Benim onayım ve haberim olmadan seninle ilişkimizi çıkmaza sokacak kadar uzağa, bir bilinmeze sürüklediler. Daha doğrusu taşındılar. Ve giderken değil, gittiğinizde bana haber verildi. Samimiyetsiz “iyi niyet” davranışları sergileyerek, işlenilen şuçu hafifletmeye çalışıyorlar. (istediğin süre gelip görebilirsin v.s) Seni oraya gelip alarak otellerde, sana ilişkin olmayan odalarda ve ortamlarda görmemi sağlamaya çalışıyorlar..
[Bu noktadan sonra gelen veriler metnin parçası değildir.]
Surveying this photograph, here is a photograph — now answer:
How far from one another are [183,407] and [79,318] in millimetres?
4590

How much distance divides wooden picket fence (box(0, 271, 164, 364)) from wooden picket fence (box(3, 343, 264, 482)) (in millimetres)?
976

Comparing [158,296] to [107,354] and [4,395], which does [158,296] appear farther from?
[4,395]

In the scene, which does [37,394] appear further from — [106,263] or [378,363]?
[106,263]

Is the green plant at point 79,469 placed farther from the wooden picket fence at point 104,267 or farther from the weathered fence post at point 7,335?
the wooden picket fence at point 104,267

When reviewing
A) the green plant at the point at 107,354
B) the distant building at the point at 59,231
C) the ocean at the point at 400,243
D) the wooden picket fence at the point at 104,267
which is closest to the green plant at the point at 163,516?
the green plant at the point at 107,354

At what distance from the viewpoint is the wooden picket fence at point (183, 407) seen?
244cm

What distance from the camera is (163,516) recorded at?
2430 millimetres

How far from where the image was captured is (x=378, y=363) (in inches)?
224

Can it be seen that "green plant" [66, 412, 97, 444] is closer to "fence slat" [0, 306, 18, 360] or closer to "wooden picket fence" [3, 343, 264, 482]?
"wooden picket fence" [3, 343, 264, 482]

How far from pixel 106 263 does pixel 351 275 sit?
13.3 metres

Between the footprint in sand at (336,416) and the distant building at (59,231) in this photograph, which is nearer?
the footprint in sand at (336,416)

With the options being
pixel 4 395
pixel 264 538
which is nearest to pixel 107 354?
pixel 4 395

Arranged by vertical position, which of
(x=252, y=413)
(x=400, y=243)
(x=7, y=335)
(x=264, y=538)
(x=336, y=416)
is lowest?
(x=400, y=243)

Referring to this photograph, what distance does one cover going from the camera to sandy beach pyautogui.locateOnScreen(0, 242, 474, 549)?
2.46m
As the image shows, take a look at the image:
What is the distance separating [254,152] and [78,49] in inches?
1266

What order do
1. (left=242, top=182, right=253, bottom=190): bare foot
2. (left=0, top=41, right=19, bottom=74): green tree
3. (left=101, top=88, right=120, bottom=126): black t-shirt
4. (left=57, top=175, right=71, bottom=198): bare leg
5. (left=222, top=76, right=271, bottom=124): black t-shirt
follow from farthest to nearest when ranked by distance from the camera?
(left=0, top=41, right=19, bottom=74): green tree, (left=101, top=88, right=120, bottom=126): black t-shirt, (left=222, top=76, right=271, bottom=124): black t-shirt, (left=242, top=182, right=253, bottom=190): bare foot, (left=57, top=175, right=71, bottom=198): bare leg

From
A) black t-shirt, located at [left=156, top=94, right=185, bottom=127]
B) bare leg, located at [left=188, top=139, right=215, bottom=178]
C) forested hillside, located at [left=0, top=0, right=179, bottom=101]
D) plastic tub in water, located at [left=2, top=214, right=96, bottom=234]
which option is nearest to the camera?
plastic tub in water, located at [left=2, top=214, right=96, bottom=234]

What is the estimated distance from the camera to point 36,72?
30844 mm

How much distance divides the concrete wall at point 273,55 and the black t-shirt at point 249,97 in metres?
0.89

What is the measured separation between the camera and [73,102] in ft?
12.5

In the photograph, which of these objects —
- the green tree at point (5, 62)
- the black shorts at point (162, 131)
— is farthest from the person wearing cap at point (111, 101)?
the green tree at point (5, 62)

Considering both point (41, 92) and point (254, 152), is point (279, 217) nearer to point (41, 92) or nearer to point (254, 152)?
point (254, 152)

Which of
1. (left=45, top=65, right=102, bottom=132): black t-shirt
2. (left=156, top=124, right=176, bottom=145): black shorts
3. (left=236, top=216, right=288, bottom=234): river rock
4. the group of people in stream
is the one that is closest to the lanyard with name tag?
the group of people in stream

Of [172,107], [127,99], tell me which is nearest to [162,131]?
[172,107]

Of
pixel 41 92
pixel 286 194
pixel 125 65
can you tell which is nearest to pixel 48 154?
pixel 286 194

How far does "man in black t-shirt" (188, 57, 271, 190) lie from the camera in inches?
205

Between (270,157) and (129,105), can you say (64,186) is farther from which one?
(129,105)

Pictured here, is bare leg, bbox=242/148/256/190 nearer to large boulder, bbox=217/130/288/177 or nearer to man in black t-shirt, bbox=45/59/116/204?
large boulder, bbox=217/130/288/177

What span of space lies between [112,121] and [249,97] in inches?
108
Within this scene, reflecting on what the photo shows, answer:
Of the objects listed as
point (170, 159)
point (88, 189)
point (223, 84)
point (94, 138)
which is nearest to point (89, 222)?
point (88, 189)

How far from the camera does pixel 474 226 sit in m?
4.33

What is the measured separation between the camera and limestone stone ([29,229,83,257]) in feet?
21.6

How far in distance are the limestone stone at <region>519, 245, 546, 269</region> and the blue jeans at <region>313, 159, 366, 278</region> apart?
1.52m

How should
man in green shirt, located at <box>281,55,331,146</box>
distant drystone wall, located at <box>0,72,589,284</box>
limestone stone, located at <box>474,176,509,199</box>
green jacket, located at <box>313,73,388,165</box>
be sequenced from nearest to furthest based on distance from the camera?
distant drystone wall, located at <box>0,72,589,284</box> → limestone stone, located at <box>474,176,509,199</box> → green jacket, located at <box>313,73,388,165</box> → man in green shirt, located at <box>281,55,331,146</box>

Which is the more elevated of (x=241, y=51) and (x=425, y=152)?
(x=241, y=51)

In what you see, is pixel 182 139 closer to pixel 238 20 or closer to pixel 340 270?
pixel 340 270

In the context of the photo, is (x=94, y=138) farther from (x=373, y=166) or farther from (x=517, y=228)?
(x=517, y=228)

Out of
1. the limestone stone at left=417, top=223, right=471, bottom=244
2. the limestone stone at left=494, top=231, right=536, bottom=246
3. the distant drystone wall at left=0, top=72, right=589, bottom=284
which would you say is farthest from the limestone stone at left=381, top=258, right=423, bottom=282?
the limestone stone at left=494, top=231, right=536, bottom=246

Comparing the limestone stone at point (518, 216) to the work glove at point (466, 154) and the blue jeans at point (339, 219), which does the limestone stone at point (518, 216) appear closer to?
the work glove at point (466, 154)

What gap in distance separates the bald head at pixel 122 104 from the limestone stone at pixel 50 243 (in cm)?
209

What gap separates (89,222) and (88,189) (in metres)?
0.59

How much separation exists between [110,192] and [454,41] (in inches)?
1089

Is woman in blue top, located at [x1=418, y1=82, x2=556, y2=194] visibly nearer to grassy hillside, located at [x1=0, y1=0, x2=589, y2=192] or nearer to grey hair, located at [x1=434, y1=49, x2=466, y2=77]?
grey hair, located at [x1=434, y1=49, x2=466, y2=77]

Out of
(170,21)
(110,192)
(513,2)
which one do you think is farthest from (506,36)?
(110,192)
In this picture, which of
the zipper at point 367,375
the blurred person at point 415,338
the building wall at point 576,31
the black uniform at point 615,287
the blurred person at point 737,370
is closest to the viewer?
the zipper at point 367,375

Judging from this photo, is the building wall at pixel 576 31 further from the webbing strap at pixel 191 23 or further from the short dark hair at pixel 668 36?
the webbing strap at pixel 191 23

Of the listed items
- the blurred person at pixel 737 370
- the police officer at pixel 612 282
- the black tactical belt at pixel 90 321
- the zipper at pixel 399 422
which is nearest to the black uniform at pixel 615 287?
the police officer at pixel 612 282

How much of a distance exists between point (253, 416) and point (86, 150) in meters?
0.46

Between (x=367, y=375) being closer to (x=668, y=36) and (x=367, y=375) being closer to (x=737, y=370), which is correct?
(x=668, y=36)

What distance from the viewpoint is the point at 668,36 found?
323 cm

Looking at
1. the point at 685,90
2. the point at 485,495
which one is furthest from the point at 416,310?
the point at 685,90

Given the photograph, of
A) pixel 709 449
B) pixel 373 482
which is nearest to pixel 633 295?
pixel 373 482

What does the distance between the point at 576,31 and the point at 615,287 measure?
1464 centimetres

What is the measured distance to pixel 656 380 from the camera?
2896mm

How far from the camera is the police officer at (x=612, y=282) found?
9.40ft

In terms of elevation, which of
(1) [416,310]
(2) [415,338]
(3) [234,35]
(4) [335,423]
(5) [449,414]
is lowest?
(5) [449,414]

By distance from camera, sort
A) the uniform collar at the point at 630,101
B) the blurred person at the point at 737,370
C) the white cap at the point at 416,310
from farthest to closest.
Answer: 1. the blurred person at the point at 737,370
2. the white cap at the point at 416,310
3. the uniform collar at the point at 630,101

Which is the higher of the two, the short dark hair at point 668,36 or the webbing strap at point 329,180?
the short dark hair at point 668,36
O şekilde olsun ki tekrar geldiğimde otele gitme fikri senin benimle gelmeni engellesin diye. Bana en azından bir hazırlık yapma şansı bile tanınmadı. Ve orada seni almaya geldiğimde, senin yanında ne şeklinde bir saldırıya uğrayacağım belli değil. Fazlaca belli oraya çekilmeye çalışılıyorum.
Ben burada, odanın olduğu oyuncaklarının olduğu, arkadaşlarının ve seni seven onca insanoğlunun olduğu evinde umuyorum oğlum seni. Üç haftadır göremiyorum seni. Senden özür arzuluyorum bu cesareti onlara baştan verdiğim için.Ilkin doğum günü hazırlıkların bana “göndereceğim” diye yaptırıldı sonrasında kanunlara ve bizlere verilen haklara bile karşı gelmiş olarak götürüldün. Tıpkı geçen doğum gününde yapıldığı şeklinde. Dedim ya “aynı film oynanıyor.
Okula yazdırdım, okuldan alındın ve sonrasında “bizi eve hapsettin” diye akla zarar gerekçeler yayınlandı. Amaç kendilerine otomobil aldırtmaktı. Kısaca mal talebiydi. Alırdım mesele değil fakat “oğlumun kemerini bağlamadan otomobile bindiremezsin” dediğimde bana alaycı mesajlar attılar. Ben senin güvenliğini tehlikeye atarak bunu yapamazdım.
Birçok ailenin hayalini kurup oturamadığı eve “dağ başı burası” dendi ve götürüldün. Bu “dağ başı” denilen yer babanın ve birçok kuzeninin oturmuş olduğu, deniz seviyesinde, her türlü ihtiyacının (okul ve hastanen de dahil) adım atma mesafesinde olduğu uygar ve imkanlarla dolu, kent büyüklüğünde bir yer.
Kaç babalar günümüz, 23 nisanımız, bayramımız ve kaç doğum günümüz katledildi! Hepsi defterimde yazıyor oğlum. Keşke bu şekilde olmasaydı ve keşke hepimiz payına düşeni yaşayıp seni mutlu etmek için benim kadar çıkarsız uğraşsaydı.
Fakat artık üzülmüyorum. Hatta hüzünlü de olsam “mutluyum”. Zira bu zalimlikler seni ve beni daha mutlu günlere hazırlıyor. Ben gene hep olduğu şeklinde adalete inanıyor ve yerini bulacağı günü umuyorum. Senin haklarını korumak için o mahkeme kapılarında 1 saniye bile yüksünmeden hazır bekleyeceğim. Seni oldukca fakat oldukca seviyorum oğlum.
Mutlu yaşlar. Bu mektup her insana “Asla duyar kasmayın. Kimse ilgilenmek zorunda da değil. Hak hukuk tanımadan, ne olup bittiğini bilmeden, benim sessizliğimi de fırsat bilip cesaretlendirdiğiniz icin siz de minimum benim kadar suçlusunuz. (lafım her insana degil. Bilen biliyor) Ben oğlum kullanılarak oynanan bir oyunu bozmaya çalışıyorum.Burada oğlunu korumaya çalışan bir babadan öte biri değilim.”